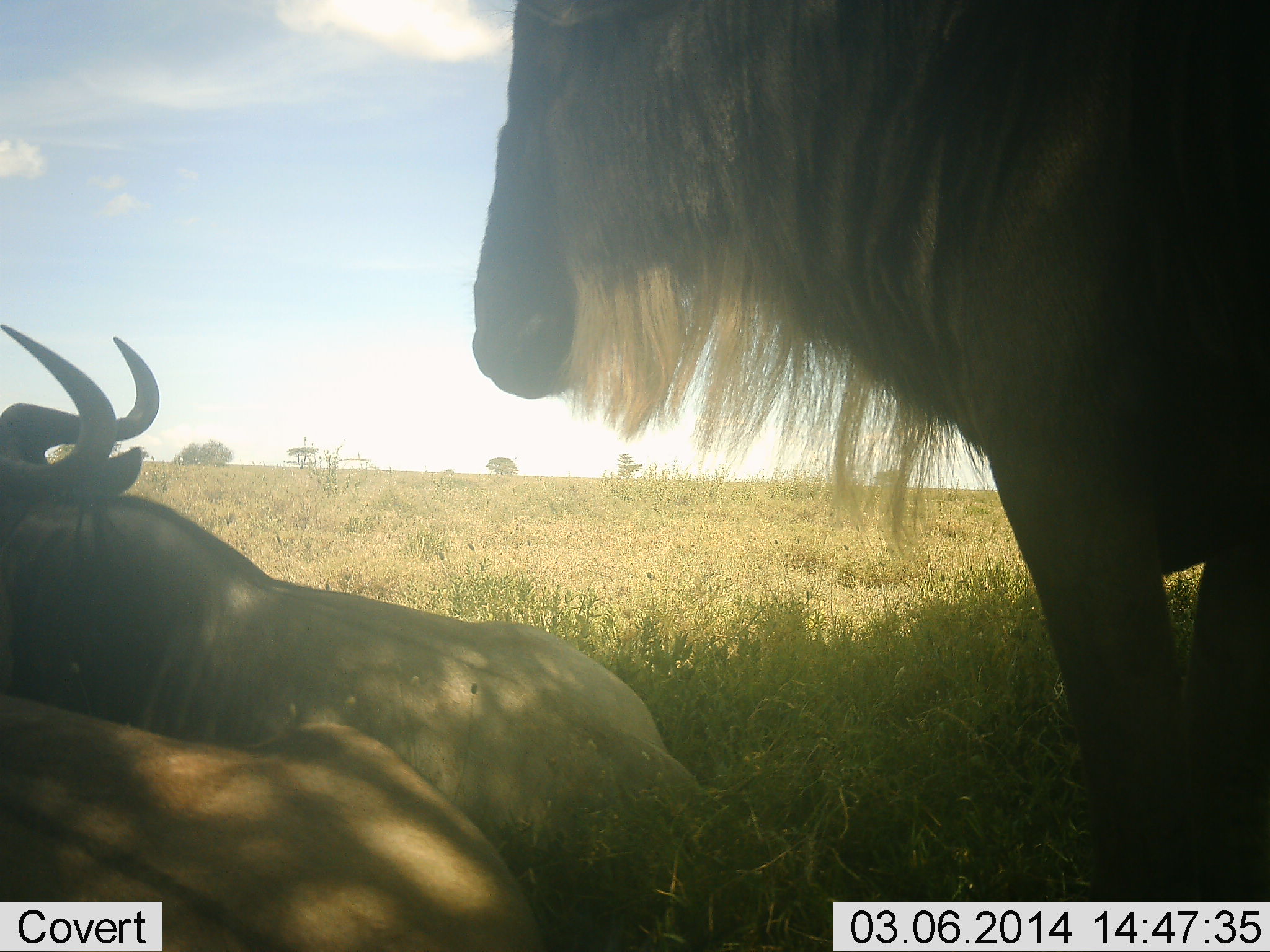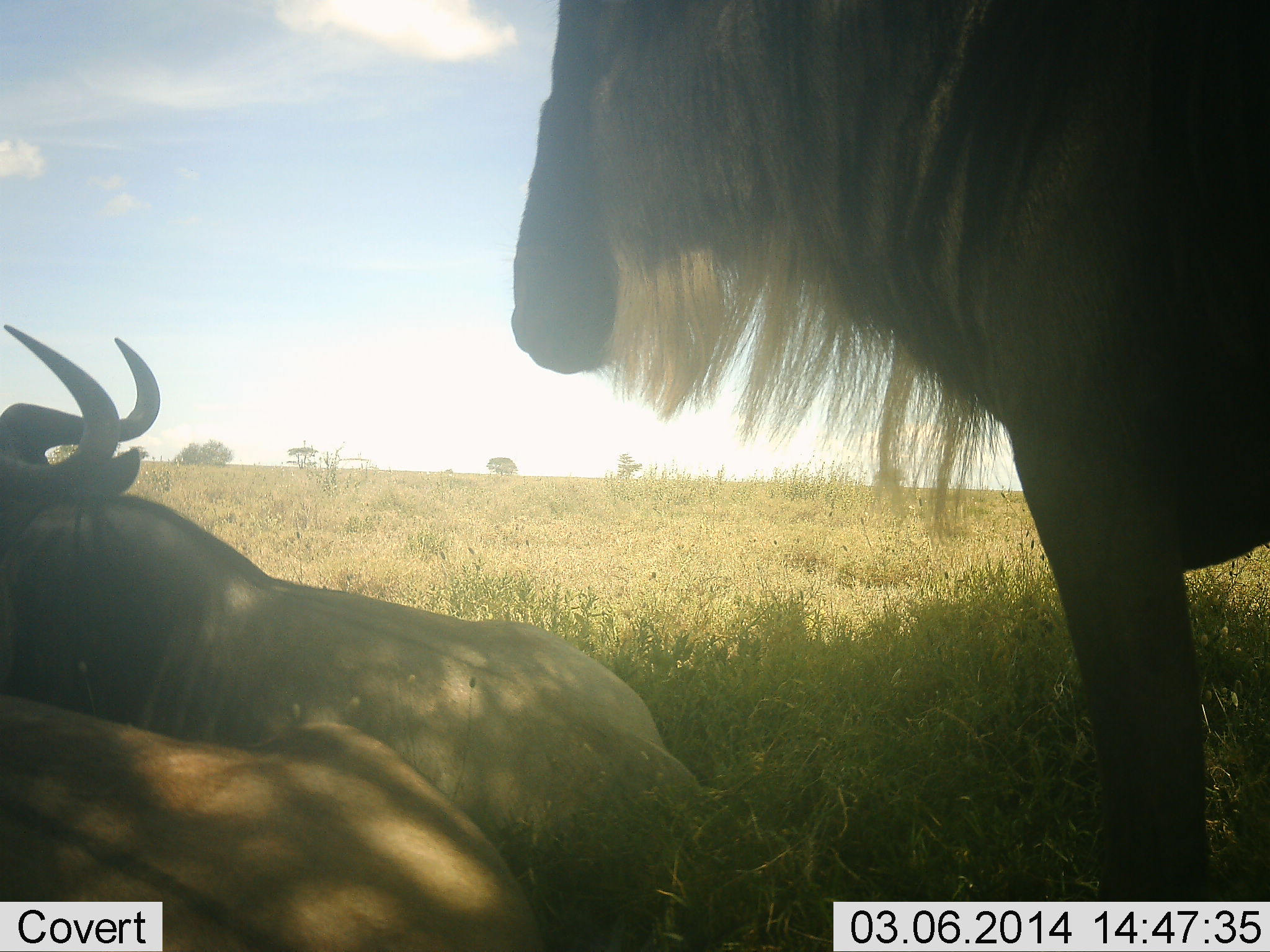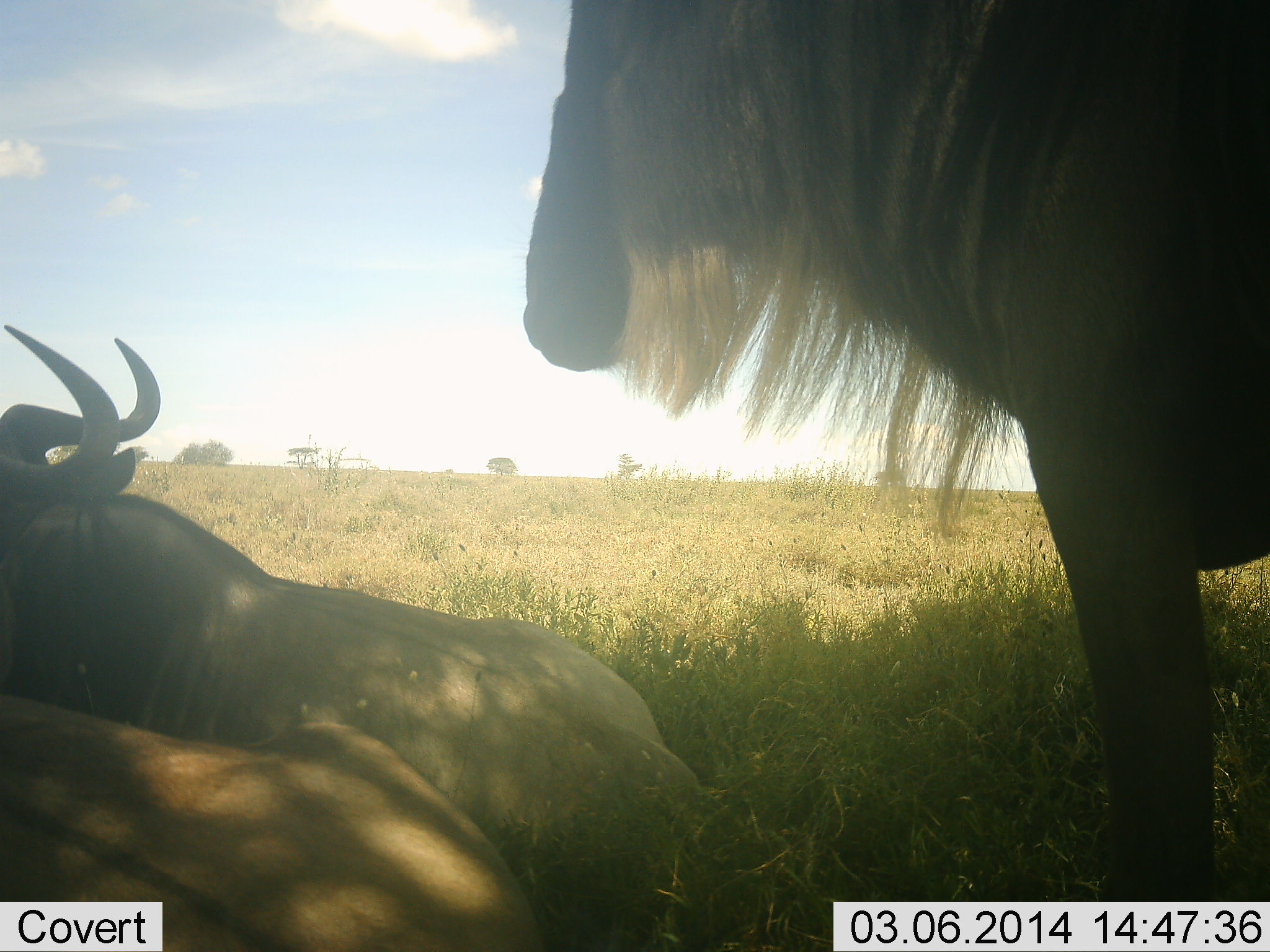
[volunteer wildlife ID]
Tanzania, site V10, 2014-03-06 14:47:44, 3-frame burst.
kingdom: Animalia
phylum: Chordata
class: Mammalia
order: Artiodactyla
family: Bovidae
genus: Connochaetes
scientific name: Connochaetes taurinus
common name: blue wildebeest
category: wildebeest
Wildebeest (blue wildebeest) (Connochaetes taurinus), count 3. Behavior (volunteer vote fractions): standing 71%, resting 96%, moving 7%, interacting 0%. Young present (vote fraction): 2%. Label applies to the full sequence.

* _WORK INSTRUCTIONS_: Excluding the images, return each record above precisely as written.

* _ANSWER TO THIS PROBLEM_:
[volunteer wildlife ID]
Tanzania, site V10, 2014-03-06 14:47:44, 3-frame burst.
kingdom: Animalia
phylum: Chordata
class: Mammalia
order: Artiodactyla
family: Bovidae
genus: Connochaetes
scientific name: Connochaetes taurinus
common name: blue wildebeest
category: wildebeest
Wildebeest (blue wildebeest) (Connochaetes taurinus), count 3. Behavior (volunteer vote fractions): standing 71%, resting 96%, moving 7%, interacting 0%. Young present (vote fraction): 2%. Label applies to the full sequence.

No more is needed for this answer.